I see three main issues related to the fact that each thread should perform a whole minimization process (which kind of Matlab minimization routine are you currently using? fminunc
? fminsearch
? minFunc
?).
Minimizations can be demanding in terms of needed temporary variables. This could limit the performance of your algorithm due to the need of storing temporaries and transacting them, for example, with global memory, depending of course on how do you mean to implement it.
You should also carefully take into account thread synchronization, since the time needed for accomplishing the minimization process could change from thread to thread.
Matlab has very effective optimization routines, whose performance are generally difficult (but, of course, not impossible) to replicate by a custom implementation. In my experience, Matlab's
fminunc
is more effective than the Broyden-Fletcher-Goldfarb-Shanno equivalent routine provided by the NAG. So, if you are trying to translate one of the above optimization routines, then you could end up by a less satisfactory result.
I have faced many optimization problems using Matlab accelerated with CUDA and my "gold rule" is to use one of the Matlab's optimization routines and accelerate the solution of the direct problem (calculation of the functional) and the functional gradient by purposely written CUDA codes interfaced with Matlab by mex-files. Take into account that especially the gradient needs to (and can) be accelerated since the calculation of the functional derivative by finite differences are independent and require the invokation of as many functional computation routines as is the number of optimization parameters.
EDIT
Suppose that I have to optimize the objective functional objfun
. What I'm doing is to code objfun
in CUDA with a mex-file interface, compiling it by nvcc
and then linking it under Matlab.
As I'm using Matlab 2010, the CUDA function is compiled by nvcc
and transformed in C++ code by the command
system(sprintf('nvcc -I"%s/extern/include" --cuda "mexfun.cu" --output-file "mexfun.cpp"', matlabroot));
and then linked to Matlab by
mex -I/opt/cuda/include -L/opt/cuda/lib -lcudart mexfun.cpp
as suggested in Compiling CUDA C/C++ mex code under linux.

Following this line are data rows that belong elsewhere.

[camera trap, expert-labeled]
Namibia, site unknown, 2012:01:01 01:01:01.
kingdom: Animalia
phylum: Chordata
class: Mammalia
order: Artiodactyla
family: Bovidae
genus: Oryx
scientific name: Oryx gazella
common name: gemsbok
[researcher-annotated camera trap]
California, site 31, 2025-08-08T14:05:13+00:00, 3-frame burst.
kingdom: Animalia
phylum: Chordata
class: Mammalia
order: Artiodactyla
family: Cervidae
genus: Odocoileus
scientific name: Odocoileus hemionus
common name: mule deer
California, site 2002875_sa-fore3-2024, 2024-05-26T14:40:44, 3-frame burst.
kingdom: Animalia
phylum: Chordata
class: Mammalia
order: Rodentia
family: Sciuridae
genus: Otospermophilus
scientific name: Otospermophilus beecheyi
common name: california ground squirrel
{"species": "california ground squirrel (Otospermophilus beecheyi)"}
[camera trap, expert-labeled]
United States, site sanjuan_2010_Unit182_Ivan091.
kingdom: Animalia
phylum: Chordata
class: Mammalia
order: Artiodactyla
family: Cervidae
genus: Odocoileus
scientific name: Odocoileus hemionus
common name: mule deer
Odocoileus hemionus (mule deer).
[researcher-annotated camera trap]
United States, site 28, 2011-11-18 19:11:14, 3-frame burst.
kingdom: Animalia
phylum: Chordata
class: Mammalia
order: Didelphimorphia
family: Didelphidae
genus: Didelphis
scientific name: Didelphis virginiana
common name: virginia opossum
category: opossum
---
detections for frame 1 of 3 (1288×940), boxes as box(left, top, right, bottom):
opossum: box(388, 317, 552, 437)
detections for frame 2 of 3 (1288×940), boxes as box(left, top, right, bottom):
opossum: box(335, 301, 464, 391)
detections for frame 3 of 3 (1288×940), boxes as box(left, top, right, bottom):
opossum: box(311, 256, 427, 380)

Then, when using, for example, fminunc(@mexfun,...)
, Matlab will optimize the objective functional and each evaluation of it will be performed (and thus accelerated) on the GPU. When analytically available, I'm also coding the gradient calculation by the same approach, since finite differences used to evaluate the gradient can significantly slow down the whole optimization process.
For Matlab 2013 and Windows systems, see Creating mex files from CUDA code.
EDIT Structure of mexfun.cu (objective function)
// Do not change the function name (`mexFunction`) and the function arguments (`nlhs`, `plhs`, ...).
void mexFunction(int nlhs, mxArray *plhs[],int nrhs, const mxArray *prhs[])
{
/* Maps Matlab's pointers to the input variables to CUDA pointers */
double* input_1 = mxGetPr(prhs[0]);
double* input_2 = mxGetPr(prhs[1]);
/* Recovers the size of the input matrices */
int dimx = mxGetN(prhs[0]);
...
int dimu = mxGetM(prhs[3]);
/* Memory allocations on the host */
cuDoubleComplex* hfoo = (cuDoubleComplex *)malloc(sizeof(cuDoubleComplex)*dimx);
...
/* Memory allocations on the device */
cuDoubleComplex* dfoo; cudaMalloc((void*)&d_Kernel_Matrix,dimx*sizeof(cuDoubleComplex));
...
/* Memory transfer from host to device */
cudaMemcpy(dfoo,hfoo,dimx*sizeof(cuDoubleComplex),cudaMemcpyHostToDevice);
....
/* Kernel launch */
dim3 dimBlock(BLOCK_SIZE_X,BLOCK_SIZE_Y);
Kernel_To_Be_Launched <<<dimGrid,dimBlock >>>(hfoo,dfoo,dimx);
/* Copy the results from device to host */ cudaMemcpy(hfoo,dfoo,dimx*sizeof(cuDoubleComplex),cudaMemcpyDeviceToHost);
/* Passing the output matrices to MATLAB */
plhs[0] = mxCreateDoubleMatrix(1,dimu,mxCOMPLEX);
double* hfoo_re = mxGetPr(plhs[0]);
double* hfoo_im = mxGetPi(plhs[0]);
/* Freeing host memory */
free(hfoo);
...
/* Freeing device memory */
cudaFree(dfoo);
}